New Jersey Packaging Engineering Club Scholarships and Hall of Fame

Of the seven packaging engineering students attending the New Jersey Packaging Engineering Club Hall of Dinner last night, three of them were awarded prestigious packaging scholarships. Matthew Fong and Michelle Frondelli received the NJPEC Scholarship, while Erica Parriott, a sophomore studying civil engineering, received the Kathleen Brady-Zito Scholarship.

NJPEC was founded in 1962 as a way to represent packaging professionals across all industries and offer scholarship to packaging engineering students.
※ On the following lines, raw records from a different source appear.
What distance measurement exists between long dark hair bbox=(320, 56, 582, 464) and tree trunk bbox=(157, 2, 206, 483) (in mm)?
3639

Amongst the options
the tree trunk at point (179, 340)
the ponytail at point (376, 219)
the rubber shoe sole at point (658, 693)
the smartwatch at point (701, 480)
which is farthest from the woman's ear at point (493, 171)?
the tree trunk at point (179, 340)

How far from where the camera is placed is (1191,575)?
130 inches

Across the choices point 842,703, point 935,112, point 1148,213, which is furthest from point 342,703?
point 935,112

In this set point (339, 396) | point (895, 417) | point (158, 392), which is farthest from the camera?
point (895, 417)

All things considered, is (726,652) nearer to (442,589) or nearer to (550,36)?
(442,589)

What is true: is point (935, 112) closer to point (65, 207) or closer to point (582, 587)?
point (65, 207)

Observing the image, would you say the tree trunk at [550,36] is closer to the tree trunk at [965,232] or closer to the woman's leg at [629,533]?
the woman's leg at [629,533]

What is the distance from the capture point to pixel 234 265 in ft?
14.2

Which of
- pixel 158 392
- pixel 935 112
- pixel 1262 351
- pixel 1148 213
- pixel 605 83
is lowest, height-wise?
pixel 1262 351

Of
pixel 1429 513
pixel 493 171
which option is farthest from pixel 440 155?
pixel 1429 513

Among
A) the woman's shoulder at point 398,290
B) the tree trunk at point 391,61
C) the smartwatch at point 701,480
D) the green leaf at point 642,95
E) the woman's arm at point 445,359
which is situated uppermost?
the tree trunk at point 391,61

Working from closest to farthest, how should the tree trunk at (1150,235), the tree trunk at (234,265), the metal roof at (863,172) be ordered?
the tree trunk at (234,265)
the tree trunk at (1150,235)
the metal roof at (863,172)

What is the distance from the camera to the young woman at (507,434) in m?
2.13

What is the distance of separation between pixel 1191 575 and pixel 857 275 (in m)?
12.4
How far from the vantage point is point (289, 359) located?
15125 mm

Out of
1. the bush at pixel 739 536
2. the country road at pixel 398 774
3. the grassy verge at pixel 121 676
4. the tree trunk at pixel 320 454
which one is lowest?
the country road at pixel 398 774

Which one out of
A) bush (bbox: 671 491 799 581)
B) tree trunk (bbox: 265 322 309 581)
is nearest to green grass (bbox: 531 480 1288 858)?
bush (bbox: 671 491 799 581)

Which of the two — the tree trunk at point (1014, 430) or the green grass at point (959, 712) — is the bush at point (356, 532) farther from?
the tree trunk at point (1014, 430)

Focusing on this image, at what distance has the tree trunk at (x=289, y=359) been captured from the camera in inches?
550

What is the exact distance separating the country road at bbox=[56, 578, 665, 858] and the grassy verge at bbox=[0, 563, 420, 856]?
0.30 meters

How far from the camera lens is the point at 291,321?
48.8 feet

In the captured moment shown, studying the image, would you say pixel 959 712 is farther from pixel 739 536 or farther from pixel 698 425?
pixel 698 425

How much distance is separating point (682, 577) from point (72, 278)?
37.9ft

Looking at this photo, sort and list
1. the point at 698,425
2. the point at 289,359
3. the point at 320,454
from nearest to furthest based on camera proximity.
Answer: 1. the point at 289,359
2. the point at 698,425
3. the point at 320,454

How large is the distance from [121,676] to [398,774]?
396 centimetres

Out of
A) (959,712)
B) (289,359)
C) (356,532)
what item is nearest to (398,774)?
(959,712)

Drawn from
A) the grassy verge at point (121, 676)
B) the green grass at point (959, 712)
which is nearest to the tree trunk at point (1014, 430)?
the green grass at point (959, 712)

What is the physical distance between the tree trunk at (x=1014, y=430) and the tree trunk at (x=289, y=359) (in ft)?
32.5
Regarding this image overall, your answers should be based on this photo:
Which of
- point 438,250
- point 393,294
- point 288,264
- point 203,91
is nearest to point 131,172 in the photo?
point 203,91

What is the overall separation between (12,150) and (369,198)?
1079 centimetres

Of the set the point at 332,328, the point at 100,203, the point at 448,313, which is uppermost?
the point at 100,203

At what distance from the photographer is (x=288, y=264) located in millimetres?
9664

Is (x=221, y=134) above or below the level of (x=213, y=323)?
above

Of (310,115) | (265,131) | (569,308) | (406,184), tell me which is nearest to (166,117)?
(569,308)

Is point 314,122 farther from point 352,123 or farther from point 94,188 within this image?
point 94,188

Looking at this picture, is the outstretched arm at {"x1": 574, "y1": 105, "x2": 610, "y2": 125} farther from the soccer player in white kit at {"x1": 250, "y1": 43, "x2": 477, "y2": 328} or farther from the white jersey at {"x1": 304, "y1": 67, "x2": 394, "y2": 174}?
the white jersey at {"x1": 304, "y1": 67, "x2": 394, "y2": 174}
Frondelli is a part the packaging engineering program at Rutgers. Originally set on cancer research and pharmaceutical development, Frondelli has now shifted her career goals to packaging development. She said, “My roommate first told me about the packaging program. We’ve both had an interest in art and design so when we found out that packaging could combine that with engineering there was really no turning back.” "When designing a package, half the concern is about how to keep the product safe," said Frondelli, "while the other half is really about aesthetics and persuading the customer that its appearance is worth their purchase. In biomedical engineering there are more limitations to what you can and cannot do to perform functions. You can’t design your own device. In packaging there are more chances to be aesthetic in your engineering approach," she said. 



Matthew Fong, who also received the NJPEC scholarship, aspires to use his engineering skills in the packaging world as well. His career goals are to develop packaging designs by working at a packaging firm that allows for originality and creativity. "I want to create something innovative and new," he said. With the scholarship money, he hopes to advance his engineering education to one day enter the packaging community as a professional.